A la rubrique « Sur le terrain » puis « Carnet de bord d’un bibliothécaire », de nouveau contre le manque de fréquentation des bibliothèques, BiblioForum fait cette proposition : faire courir le bruit qu’un billet de 10 euros est planqué dans un bouquin… L’histoire dit aussi qu’une telle rumeur, lancée sur une radio aux Etats-Unis, a conduit ladite radio à rembourser le saccage de la bibliothèque désignée comme contenant un livre valant 100 dollars… Et puis contre l’ennemi rongeur, à savoir les souris, voici à la rubrique « Sites intéressants » un Recensement des chats de bibliothèques (!)Terminons enfin par cet ennemi entre tous…Trouvé à la rubrique « Sur le terrain » puis « Carnet de bord d’un bibliothécaire », le 24 avril 2004 :Lettre de protestation contre le bavardage des femmes dans la bibliothèque, 15 décembre 1906. Bibl.

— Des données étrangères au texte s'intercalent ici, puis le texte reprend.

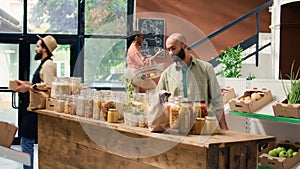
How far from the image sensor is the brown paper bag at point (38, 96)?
4.25 m

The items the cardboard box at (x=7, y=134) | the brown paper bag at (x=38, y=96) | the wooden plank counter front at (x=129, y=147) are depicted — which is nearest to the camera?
the cardboard box at (x=7, y=134)

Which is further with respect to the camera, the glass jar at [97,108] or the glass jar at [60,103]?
the glass jar at [60,103]

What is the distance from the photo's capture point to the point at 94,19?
8375mm

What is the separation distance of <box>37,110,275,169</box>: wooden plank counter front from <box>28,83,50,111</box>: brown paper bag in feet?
0.35

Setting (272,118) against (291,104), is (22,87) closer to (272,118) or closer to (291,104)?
(272,118)

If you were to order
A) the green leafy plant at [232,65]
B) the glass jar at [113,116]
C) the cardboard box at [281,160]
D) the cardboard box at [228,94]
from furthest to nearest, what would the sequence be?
the green leafy plant at [232,65], the cardboard box at [228,94], the cardboard box at [281,160], the glass jar at [113,116]

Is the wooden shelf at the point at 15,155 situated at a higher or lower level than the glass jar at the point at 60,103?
lower

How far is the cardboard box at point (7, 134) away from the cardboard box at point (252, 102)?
229 centimetres

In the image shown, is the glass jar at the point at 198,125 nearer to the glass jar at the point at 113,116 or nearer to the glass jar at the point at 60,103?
the glass jar at the point at 113,116

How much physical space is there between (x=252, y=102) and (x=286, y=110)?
404mm

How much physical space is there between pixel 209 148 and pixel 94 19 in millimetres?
6283

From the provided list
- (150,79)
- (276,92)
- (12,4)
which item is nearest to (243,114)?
(276,92)

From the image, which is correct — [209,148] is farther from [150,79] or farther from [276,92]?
[150,79]

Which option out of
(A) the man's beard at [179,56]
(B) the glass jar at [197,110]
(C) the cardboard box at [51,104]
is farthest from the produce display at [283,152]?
(C) the cardboard box at [51,104]
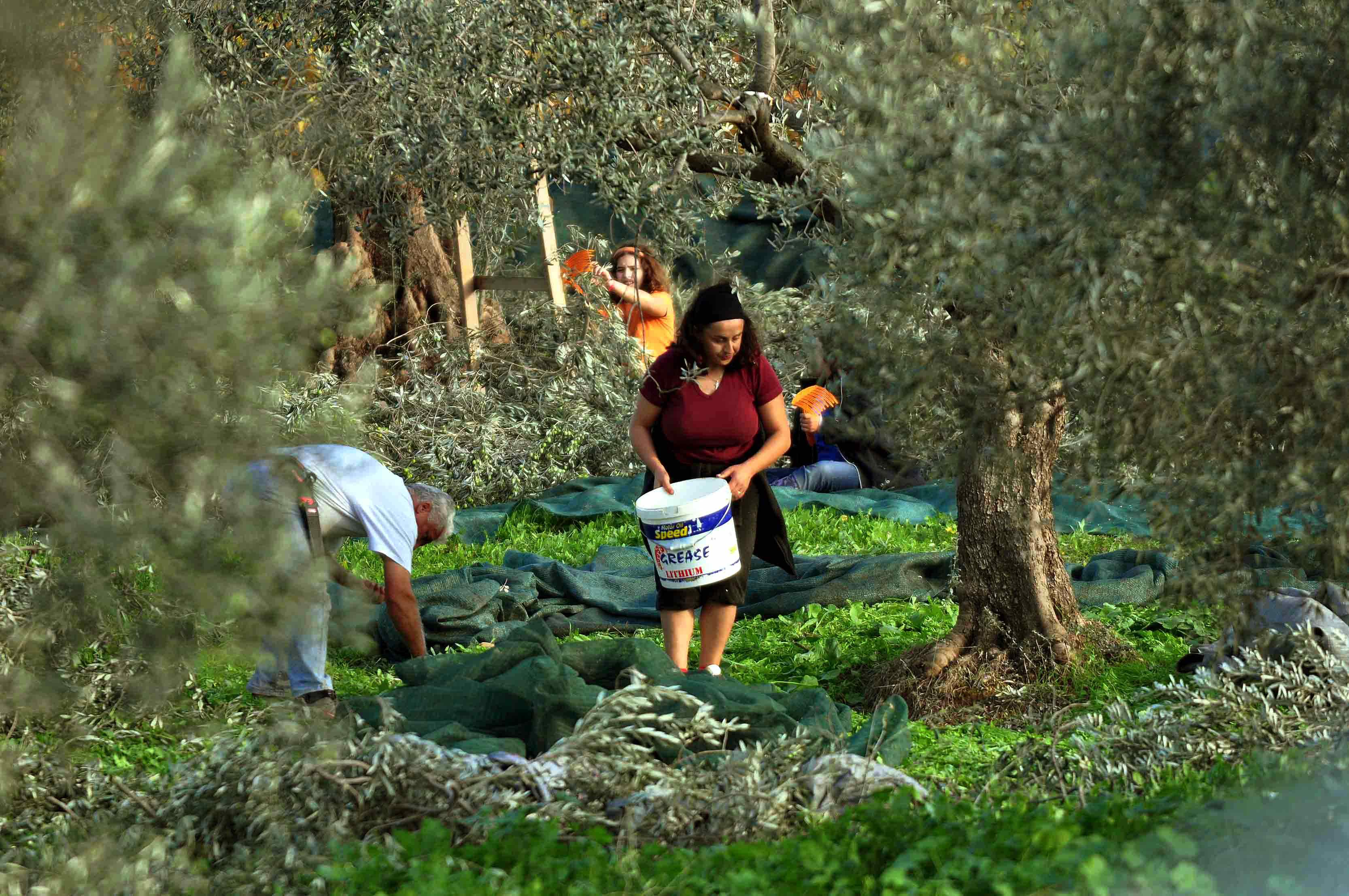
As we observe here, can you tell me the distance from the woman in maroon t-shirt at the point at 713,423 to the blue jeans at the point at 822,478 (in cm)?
476

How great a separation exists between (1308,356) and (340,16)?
5.74 m

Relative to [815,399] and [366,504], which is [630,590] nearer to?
[366,504]

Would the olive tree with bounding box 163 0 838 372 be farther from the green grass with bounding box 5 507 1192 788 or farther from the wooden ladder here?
the wooden ladder

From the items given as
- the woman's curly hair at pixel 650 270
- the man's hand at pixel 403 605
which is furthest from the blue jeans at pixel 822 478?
the man's hand at pixel 403 605

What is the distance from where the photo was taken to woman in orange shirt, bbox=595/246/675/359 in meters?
→ 9.17

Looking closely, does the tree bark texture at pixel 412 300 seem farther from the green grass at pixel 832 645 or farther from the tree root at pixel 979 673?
the tree root at pixel 979 673

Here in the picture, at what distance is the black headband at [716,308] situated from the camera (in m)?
5.67

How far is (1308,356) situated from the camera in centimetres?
292

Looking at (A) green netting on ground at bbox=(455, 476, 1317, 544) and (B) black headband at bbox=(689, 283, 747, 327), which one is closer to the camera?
(B) black headband at bbox=(689, 283, 747, 327)

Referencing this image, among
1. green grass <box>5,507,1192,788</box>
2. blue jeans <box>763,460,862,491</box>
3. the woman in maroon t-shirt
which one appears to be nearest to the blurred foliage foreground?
green grass <box>5,507,1192,788</box>

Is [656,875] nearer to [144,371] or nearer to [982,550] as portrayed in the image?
[144,371]

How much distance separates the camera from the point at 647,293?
31.0 ft

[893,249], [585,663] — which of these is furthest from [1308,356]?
[585,663]

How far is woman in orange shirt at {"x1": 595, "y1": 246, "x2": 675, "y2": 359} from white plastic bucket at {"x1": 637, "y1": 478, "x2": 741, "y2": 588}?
352 cm
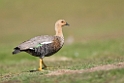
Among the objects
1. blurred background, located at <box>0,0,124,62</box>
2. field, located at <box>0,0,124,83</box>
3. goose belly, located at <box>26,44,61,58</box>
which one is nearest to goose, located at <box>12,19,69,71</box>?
goose belly, located at <box>26,44,61,58</box>

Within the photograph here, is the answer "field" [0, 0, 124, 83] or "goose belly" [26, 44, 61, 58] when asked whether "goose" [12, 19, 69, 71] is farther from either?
"field" [0, 0, 124, 83]

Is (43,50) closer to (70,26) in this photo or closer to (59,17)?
(70,26)

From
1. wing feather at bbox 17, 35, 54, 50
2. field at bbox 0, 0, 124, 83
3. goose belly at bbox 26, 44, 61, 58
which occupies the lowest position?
goose belly at bbox 26, 44, 61, 58

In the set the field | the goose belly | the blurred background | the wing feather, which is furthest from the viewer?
the blurred background

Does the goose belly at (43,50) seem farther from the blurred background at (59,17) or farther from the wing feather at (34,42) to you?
the blurred background at (59,17)

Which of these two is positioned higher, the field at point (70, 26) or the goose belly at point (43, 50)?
the field at point (70, 26)

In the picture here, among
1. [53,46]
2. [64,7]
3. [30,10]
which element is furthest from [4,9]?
[53,46]

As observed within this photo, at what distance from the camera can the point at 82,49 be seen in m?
24.9

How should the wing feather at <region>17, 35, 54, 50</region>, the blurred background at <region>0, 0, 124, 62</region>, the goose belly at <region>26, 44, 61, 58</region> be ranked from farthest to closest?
the blurred background at <region>0, 0, 124, 62</region> → the goose belly at <region>26, 44, 61, 58</region> → the wing feather at <region>17, 35, 54, 50</region>

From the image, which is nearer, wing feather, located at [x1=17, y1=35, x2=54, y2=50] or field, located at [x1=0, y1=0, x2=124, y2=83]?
wing feather, located at [x1=17, y1=35, x2=54, y2=50]

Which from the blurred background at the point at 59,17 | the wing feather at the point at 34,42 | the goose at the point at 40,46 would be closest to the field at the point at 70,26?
the blurred background at the point at 59,17

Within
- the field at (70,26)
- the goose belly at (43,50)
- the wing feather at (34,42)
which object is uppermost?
the field at (70,26)

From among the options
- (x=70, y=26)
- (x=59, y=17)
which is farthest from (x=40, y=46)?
(x=59, y=17)

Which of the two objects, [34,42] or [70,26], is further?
[70,26]
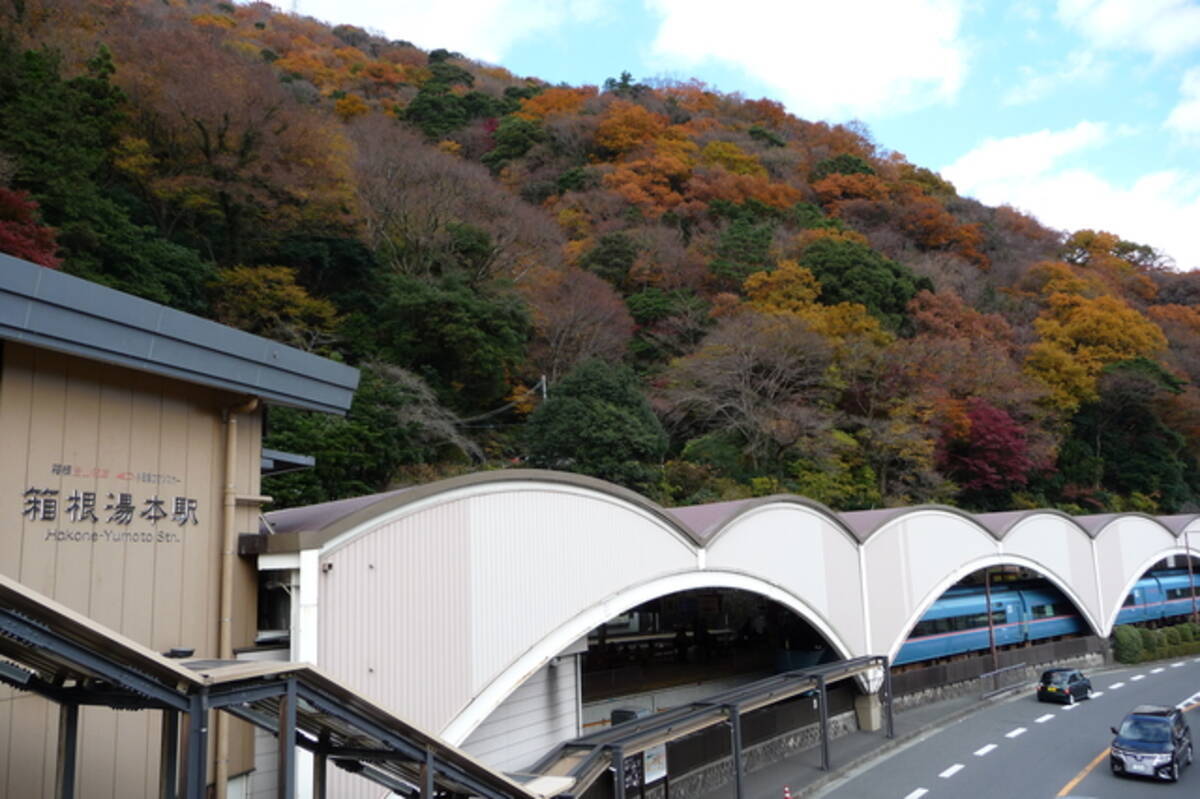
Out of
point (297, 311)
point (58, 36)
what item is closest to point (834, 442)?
point (297, 311)

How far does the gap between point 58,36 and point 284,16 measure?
Answer: 57.5 m

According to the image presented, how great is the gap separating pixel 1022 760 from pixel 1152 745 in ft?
8.73

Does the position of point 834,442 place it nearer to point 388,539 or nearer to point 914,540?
point 914,540

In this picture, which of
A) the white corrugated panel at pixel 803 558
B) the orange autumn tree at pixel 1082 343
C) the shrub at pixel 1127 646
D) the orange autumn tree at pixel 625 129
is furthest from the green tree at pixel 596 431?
the orange autumn tree at pixel 625 129

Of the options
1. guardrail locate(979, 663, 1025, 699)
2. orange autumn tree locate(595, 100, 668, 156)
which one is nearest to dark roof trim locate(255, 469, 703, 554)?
guardrail locate(979, 663, 1025, 699)

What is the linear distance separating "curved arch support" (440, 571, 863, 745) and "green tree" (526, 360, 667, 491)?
345 inches

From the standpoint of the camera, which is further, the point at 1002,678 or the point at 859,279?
the point at 859,279

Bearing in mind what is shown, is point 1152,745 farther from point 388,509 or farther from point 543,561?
point 388,509

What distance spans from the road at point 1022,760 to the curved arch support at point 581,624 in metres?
3.81

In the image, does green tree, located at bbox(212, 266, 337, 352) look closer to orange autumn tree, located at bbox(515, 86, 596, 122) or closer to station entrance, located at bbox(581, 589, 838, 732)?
station entrance, located at bbox(581, 589, 838, 732)

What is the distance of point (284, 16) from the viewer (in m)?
77.0

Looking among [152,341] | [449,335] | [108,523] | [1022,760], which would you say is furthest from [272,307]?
[1022,760]

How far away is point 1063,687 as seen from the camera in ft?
78.9

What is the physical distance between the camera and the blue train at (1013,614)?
81.9ft
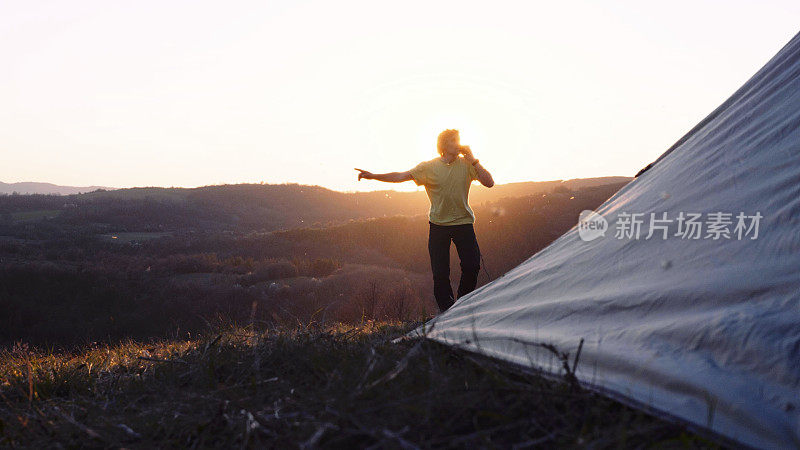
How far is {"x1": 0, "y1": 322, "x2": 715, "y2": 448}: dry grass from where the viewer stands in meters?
1.69

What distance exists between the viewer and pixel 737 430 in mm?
1634

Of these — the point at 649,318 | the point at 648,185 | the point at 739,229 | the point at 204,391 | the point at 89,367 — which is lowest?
the point at 89,367

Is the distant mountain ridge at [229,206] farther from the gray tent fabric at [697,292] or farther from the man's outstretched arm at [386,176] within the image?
the gray tent fabric at [697,292]

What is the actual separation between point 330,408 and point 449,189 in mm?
3616

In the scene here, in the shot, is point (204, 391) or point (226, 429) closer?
point (226, 429)

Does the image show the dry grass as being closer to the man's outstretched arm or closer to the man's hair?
the man's outstretched arm

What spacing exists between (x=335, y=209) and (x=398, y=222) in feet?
91.2

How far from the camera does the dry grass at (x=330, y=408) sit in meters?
1.69

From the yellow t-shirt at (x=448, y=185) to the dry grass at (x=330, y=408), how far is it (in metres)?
2.46

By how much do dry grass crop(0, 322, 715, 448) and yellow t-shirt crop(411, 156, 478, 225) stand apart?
246 centimetres

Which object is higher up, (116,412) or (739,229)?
(739,229)

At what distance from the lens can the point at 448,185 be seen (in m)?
5.27

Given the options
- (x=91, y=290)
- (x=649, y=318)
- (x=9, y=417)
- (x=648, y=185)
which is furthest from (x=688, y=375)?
(x=91, y=290)

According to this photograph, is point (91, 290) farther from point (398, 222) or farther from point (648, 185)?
point (648, 185)
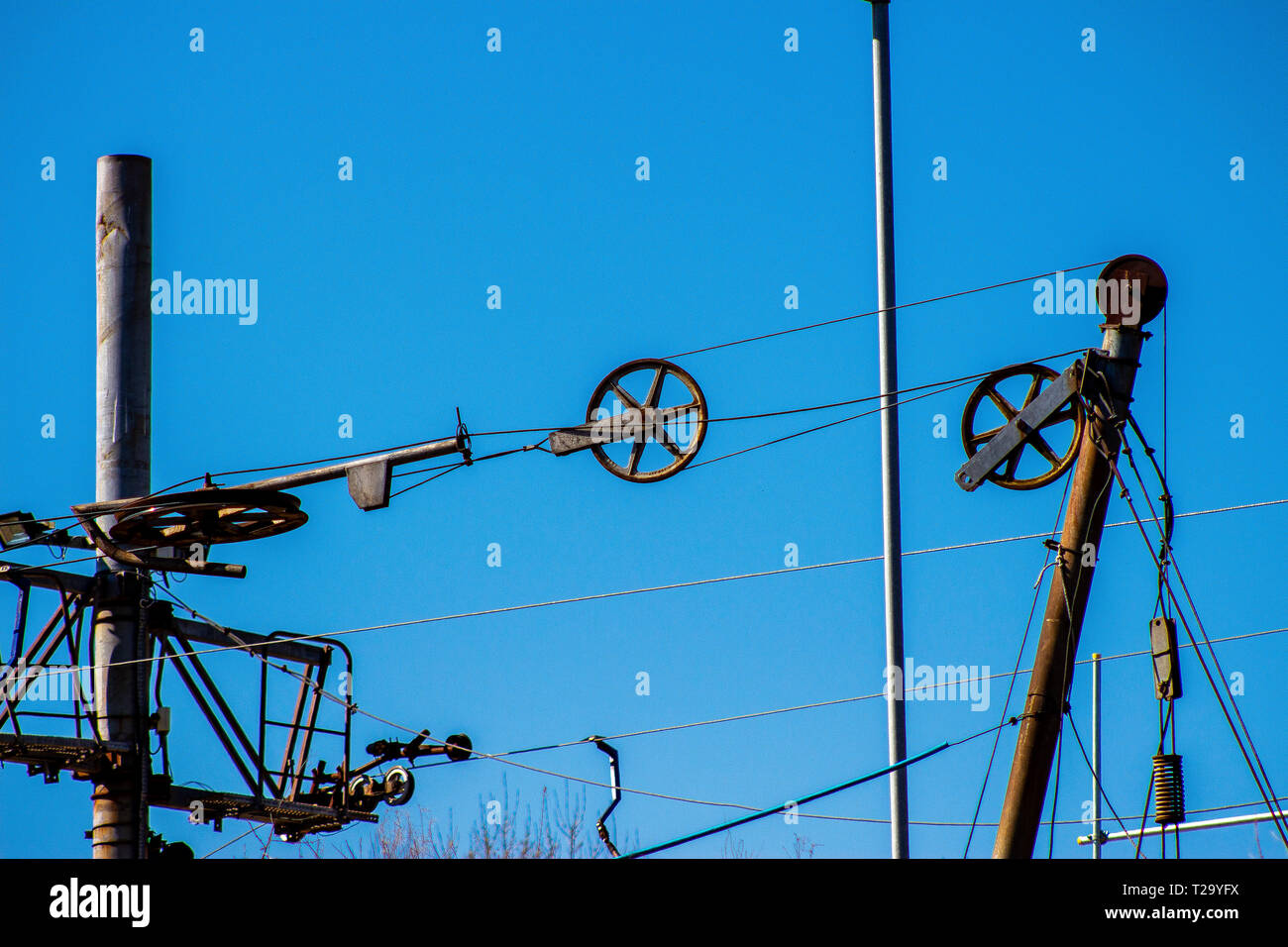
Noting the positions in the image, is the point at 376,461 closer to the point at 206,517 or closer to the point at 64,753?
the point at 206,517

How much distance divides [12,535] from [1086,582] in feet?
34.3

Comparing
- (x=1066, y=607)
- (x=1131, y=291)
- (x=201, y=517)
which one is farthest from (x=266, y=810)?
(x=1131, y=291)

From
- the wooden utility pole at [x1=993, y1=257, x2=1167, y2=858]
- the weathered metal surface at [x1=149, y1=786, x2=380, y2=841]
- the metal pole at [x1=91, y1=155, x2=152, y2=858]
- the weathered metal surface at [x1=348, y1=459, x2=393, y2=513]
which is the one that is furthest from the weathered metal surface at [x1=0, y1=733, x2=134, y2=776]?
the wooden utility pole at [x1=993, y1=257, x2=1167, y2=858]

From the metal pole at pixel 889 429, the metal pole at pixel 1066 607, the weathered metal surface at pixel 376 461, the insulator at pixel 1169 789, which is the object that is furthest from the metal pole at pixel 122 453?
the insulator at pixel 1169 789

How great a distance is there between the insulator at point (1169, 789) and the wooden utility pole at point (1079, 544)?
3.05 ft

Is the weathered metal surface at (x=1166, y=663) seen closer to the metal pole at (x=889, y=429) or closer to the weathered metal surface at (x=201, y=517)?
the metal pole at (x=889, y=429)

Sorbonne, Arch. mod., reg. 332, f. 228. Les Soussignés ; Etant donné que l’élément féminin tend tous les jours à envahir de plus en plus la salle de lecture de la bibliothèque ; Etant donné que par suite de la prédominance dudit élément féminin, des travailleurs sérieux se voient, faute de place, interdire l’accès de la bibliothèque ; Etant donné que lesdites femmes par leur bavardage intempestif rendent à leurs voisins tout travail sérieux absolument impossible ; Pour ces motifs ; Demandent à Monsieur le Conservateur d’interdire aux étudiantes du sexe féminin l’accès de la bibliothèque. Fait à Paris, le 15 Décembre 1906.

  Journée d’étude Mediadix

Nous signalons qu’une journée d’étude sur le thème Les ennemis des bibliothèques aura lieu au centre de formation Mediadix, le 15 février 2005.